Slavery and suffering had clearly taken its toll. Miguel was not young. His face was deeply grooved and his eyes the saddest I had ever seen. Neither freedom nor gratitude had restored his happiness or any liveliness he might once have possessed.
“How came you to be captured by corsairs,” I asked, “if you do not mind my asking? It must have been hard indeed for a Christian to endure.”
“I was bound for Istanbul,” he said, “so it is an irony of fate that in the end I got there.”
“A miracle, surely,” I said lightly.
“I do not believe in miracles,” he said. “Nor did I care, either before or after my enslavement, in what place my body came to rest. And I am not a Christian.”
“What!” I could not conceal my surprise. Looking into his eyes, I wondered how I could have missed the familiar despair deep within them. “You are Jewish then, as am I.”
“Am I indeed?” Miguel said bitterly. “I am, by birth and blood. But tell me, can a man call himself a Jew when he hates and mistrusts Adonai?”
“You lost someone dear to you,” I said.
“My only son,” he said.
“On the docks in Lisbon, perhaps?” I asked.
“You know what happened, then. They tore him from my arms. Two weeks later, my wife in her despair took poison. Since then, I have neither prayed nor wept. The corsairs but chained a man already dead. Not even freedom brought me joy.”

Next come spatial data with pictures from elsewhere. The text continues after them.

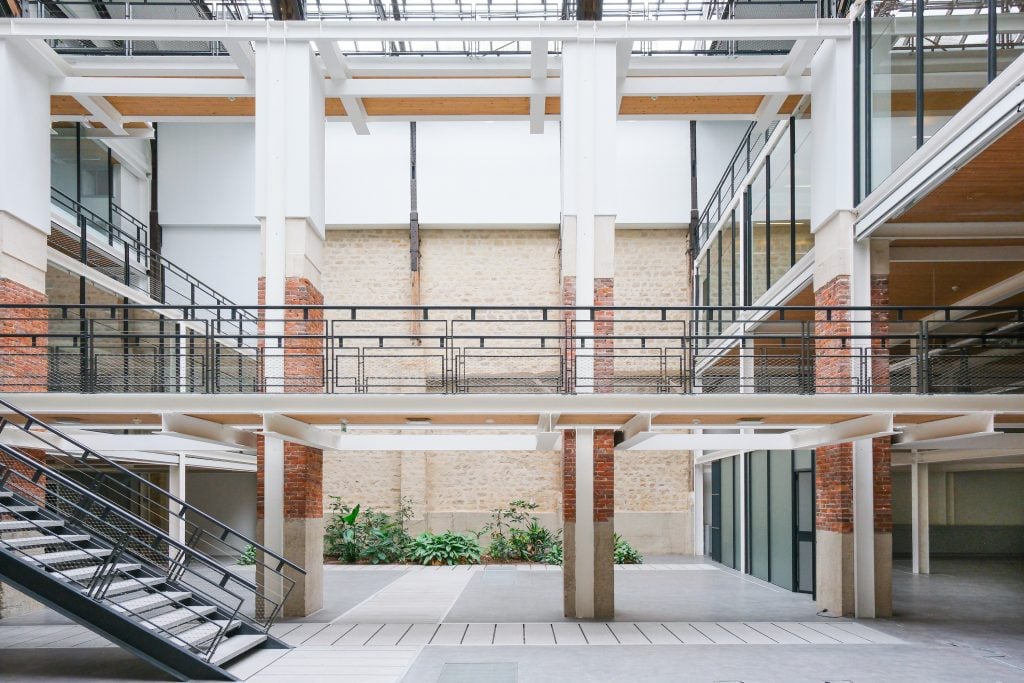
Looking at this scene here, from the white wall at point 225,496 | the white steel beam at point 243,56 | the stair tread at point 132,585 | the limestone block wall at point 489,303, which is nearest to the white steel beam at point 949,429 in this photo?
the stair tread at point 132,585

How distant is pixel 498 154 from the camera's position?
23.2 metres

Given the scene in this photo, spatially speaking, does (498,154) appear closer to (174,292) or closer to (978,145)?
(174,292)

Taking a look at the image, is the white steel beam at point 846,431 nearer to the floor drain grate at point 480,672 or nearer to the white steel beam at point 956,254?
the white steel beam at point 956,254

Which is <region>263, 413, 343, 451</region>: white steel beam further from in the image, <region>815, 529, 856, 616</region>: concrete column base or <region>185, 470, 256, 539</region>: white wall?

“I cannot offer you joy,” I said. “But it may please you to know, as all the crew soon must, that we go to seek survivors of that terrible abduction. We are bound for São Tomé.”
Chapter 42: Joanna
Three men emerged from the foaming breakers and staggered through the surf, their dark skin gray with exhaustion. One of them fell to his knees, buffeted by the succeeding waves every time he tried to rise. He inched forward on his belly, using his elbows to drag himself along. Another, limping, supported his fellow. The latter, head hanging, had his arm slung around the lame man’s neck. Joanna ran forward to help them, the others at her heels. A quick glance showed her that the ship was gone. Not even a broken spar remained. No heads bobbed in the water. The sky lit up one last time. With a final rolling growl, the storm departed, though the torrential rain still fell. The survivors of the wreck were so drenched that it was impossible to see their wounds until the party had made its way, with painful slowness, to the shelter of the trees.